Pernyataan ini disampaikan sekelompok ahli setelah insiden tersebut.
Menurut mereka, serangan itu juga dapat menyebabkan eskalasi berbahaya yang mungkin melibatkan penggunaan senjata nuklir.
Para ahli memperingatkan bahwa Rusia pasti akan membalas serangan yang diduga dilakukan Ukraina itu.
Penulis Jerman dan Koresponden Perang yang saat ini tinggal di St. Petersburg, Thomas Roeper mengatakan dirinya 'cukup terkejut' mendengar serangan yang menargetkan Putin.
Karena hal itu jelas melanggar 'kesepakatan tidak resmi untuk tidak mengebom, tidak menyerang tempat-tempat di mana politisi terkemuka berada'.
"Tidak ada keraguan bahwa Rusia kemungkinan akan membalas. Akan ada eskalasi lebih lanjut, bahkan sampai ancaman penggunaan (senjata) nuklir, yang menurut saya masih mungkin terjadi," kata Kepala Kelompok Oposisi Jerman untuk Kedaulatan dan Konstitusi Jerman, Ralph Niemeyer.
Dikutip dari laman Russia Today, Kamis (4/5/2023), Profesor Hukum Internasional Turki dan Pakar Terorisme, Mesut Hakki Casin menyatakan bahwa eskalasi mungkin menjadi tujuan orang-orang yang merencanakan serangan itu.
"Kekuatan di balik serangan tersebut mungkin berusaha untuk menempatkan konflik yang sedang berlangsung antara Rusia dan Ukraina 'di pusat peperangan Eropa' dan bahkan berpotensi memprovokasi Rusia untuk meluncurkan serangan nuklir taktis. Ini adalah permainan yang sangat tidak dapat diterima dan sangat, sangat kotor," kata Casin.
Casin juga memperingatkan bahwa Ukraina mungkin tidak sendirian dalam merencanakan dan mengatur aksi ini.
"Ini adalah serangan internasional yang terorganisir," tegas Casin.

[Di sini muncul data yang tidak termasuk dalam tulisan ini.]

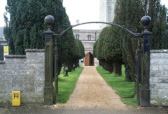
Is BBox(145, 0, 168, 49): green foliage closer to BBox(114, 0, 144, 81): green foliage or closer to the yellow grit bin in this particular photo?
BBox(114, 0, 144, 81): green foliage

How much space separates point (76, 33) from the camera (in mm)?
59469

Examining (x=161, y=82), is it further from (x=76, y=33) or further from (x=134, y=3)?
(x=76, y=33)

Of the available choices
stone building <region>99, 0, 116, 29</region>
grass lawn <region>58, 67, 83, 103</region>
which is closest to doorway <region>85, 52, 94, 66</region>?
stone building <region>99, 0, 116, 29</region>

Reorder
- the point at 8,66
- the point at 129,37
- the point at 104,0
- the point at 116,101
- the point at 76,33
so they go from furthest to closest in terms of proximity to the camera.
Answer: the point at 104,0 < the point at 76,33 < the point at 129,37 < the point at 116,101 < the point at 8,66

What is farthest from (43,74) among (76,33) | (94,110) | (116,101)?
(76,33)

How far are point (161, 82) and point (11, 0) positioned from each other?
269 inches

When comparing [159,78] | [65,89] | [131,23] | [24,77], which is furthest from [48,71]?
[65,89]

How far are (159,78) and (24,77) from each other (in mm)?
4656

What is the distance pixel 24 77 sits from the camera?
25.1 feet

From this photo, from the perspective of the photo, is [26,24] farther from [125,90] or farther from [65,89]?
[125,90]

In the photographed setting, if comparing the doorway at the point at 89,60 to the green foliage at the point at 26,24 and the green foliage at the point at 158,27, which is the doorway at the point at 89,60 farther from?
the green foliage at the point at 26,24

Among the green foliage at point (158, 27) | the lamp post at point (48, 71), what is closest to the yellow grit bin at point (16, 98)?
the lamp post at point (48, 71)

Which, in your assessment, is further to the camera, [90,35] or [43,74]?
[90,35]

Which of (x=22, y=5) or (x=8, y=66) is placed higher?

"Negara Barat pendukung Ukraina tidak akan dapat mengabaikan insiden itu," jelas Niemeyer.
Tokoh oposisi Jerman itu menilai bahwa Amerika Serikat (AS) dan sekutunya akan mencoba meremehkan insiden tersebut dan 'mengatakan itu bukan rezim Ukraina, itu bukan dari rakyat (Presiden Ukraina Volodymyr) Zelenskyy'.
"Seperti yang mereka lakukan dengan sabotase pipa Nord Stream," papar Niemeyer.